Amid a push toward AI agents, with Anthropic and OpenAI shipping multi-agent tools this week, Anthropic is more than ready to show off some of its most daring AI coding experiments. But as is usual with claims of AI-related achievements, you’ll find some key caveats below.
On Thursday, anthropic researcher Nicholas Carlini published a blog post describing how he unleashed 16 instances of the company’s Claude Opus 4.6 AI model into a shared codebase with minimal oversight, tasking them with building a C compiler from scratch.
Over two weeks and nearly 2,000 Claude Code sessions costing about $20,000 in API fees, the AI model agents reportedly produced a 100,000-line Rust-based compiler capable of building a bootable Linux 6.9 kernel on x86, ARM, and RISC-V architectures.
Carlini, a research scientist on Anthropic’s Safeguards team who previously spent seven years at Google Brain and DeepMind, used a new feature released with Claude Opus 4.6 called “agent teams.” In practice, each Claude instance ran inside its own Docker container, cloning a shared Git repository, reclaiming tasks by writing locked files, and then pushing the entire code back up. No orchestration agent directed traffic. Each instance independently identified the problem that seemed most obvious to work on next and began solving it. When merge conflicts arose, the AI model instances resolved them on their own.
The resulting compiler, which Anthropic has released on GitHubcan build a variety of major open source projects, including PostgreSQL, SQLite, Redis, FFmpeg, and QEMU. It achieved a 99 percent pass rate on the CCG’s suite of torture tests and, in what Carlini called “the ultimate developer litmus test,” compiled and ran Condemn.
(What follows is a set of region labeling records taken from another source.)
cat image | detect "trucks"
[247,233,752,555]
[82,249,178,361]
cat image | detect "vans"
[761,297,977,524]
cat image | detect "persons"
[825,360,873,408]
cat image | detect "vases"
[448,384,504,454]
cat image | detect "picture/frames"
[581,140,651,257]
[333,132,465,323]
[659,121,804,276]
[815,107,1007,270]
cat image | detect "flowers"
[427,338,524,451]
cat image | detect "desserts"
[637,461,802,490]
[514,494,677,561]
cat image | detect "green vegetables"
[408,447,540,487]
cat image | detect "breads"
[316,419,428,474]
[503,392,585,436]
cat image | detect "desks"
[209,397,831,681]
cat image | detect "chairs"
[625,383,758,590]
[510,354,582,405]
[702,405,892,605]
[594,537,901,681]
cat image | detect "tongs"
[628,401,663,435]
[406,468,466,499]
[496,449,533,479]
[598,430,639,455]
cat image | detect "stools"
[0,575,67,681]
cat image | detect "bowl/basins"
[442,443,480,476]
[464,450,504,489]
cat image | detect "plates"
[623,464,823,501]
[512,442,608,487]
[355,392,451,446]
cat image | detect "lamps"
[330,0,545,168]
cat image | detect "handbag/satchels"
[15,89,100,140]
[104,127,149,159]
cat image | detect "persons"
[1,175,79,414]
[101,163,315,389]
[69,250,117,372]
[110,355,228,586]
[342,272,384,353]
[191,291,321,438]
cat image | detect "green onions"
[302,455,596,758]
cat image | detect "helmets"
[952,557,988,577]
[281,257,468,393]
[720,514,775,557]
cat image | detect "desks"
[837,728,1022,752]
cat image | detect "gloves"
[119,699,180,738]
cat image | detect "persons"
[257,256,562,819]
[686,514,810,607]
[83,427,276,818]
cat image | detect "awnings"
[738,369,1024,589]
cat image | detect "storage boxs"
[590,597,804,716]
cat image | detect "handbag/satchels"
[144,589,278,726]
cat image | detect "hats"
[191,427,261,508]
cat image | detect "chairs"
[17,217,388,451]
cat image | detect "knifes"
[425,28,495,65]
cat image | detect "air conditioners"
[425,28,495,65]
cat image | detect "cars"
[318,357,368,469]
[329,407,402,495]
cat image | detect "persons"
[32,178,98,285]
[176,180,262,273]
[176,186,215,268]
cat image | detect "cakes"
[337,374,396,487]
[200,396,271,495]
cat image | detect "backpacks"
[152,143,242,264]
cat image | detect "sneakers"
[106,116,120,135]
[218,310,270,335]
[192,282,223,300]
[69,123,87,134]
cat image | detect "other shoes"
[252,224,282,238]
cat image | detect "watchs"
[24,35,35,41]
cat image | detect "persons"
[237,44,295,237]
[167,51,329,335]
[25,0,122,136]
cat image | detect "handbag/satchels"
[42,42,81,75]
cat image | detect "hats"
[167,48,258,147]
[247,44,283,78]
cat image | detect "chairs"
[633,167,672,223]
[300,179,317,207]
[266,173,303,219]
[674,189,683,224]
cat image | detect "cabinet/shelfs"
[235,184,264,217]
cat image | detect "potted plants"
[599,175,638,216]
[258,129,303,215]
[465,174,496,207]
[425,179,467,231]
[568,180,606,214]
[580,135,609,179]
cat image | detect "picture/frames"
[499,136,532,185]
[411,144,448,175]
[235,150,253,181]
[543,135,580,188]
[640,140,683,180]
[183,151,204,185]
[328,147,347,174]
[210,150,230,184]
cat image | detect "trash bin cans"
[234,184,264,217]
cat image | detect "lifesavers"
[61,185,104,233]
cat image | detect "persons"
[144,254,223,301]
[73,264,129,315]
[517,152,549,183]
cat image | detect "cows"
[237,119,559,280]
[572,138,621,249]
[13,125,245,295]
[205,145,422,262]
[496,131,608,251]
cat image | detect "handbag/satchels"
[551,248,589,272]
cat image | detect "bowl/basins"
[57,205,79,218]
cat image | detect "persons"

It’s worth noting that a C compiler is a near-ideal task for coding semi-autonomous AI models: the specification is decades old, and complete, well-defined test suites already exist, and there’s a healthy reference compiler to compare against. Most real-world software projects have none of these advantages. The hard part of most development is not writing code that passes tests; it’s about figuring out what the tests should be in the first place.